| Extrait du document |
──────────────────────────────
Savions-nous que, historiquement, ces mouvements ne reprennent pas
facilement et que plusieurs années peuvent suivre avant qu'une
nouvelle cohorte daigne lancer le combat? D'autant plus que, grâce à
notre résignation, il y aura désormais un précédent en matière
de nombre de semaines, de risque de perte de sessions, d'accusations
au criminel, de blessé-e-s graves, et de lois spéciales qui en
décourageront plusieurs. La possible annulation de notre session
n'était-elle pas la plus grande crainte de notre association? Ou
bien, était-ce précisément l'idée de ne jamais reprendre la lutte
qui rendait la foule si enthousiaste au sujet de la
« très-entre-guillemets-trêve »?
Ces
hypothèses me perturbent beaucoup. Il y a des réponses que je ne
veux pas avoir, surtout après avoir lu une proposition de sortir la
littérature et les étudiant-e-s qui l'étudient du monde dans
lequel ils et elles se déploient...
──────────────────────────────
| Consigne |
D'après l'extrait, en quelles matières y aura-t-il désormais un précédent ?

| Données sources |
──────────────────────────────
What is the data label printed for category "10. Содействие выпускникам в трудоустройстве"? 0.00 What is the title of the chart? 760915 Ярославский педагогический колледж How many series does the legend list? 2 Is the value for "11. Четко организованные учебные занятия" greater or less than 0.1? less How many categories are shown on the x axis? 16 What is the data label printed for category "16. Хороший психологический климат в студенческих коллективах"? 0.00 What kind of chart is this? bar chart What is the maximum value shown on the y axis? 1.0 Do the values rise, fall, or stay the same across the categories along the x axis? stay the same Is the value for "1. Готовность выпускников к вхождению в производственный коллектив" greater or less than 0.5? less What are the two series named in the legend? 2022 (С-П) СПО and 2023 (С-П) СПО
──────────────────────────────
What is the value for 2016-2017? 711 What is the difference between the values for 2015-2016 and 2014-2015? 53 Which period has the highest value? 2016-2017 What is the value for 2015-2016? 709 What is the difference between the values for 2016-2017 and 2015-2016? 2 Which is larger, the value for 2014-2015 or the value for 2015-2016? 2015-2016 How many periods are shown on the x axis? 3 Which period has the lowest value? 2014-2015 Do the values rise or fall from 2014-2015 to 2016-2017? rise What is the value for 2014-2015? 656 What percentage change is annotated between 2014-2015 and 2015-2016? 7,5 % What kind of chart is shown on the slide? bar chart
──────────────────────────────
| Réponse |
Il y aura un précédent en matière de nombre de semaines, de risque de perte de sessions, d'accusations au criminel, de blessé-e-s graves et de lois spéciales.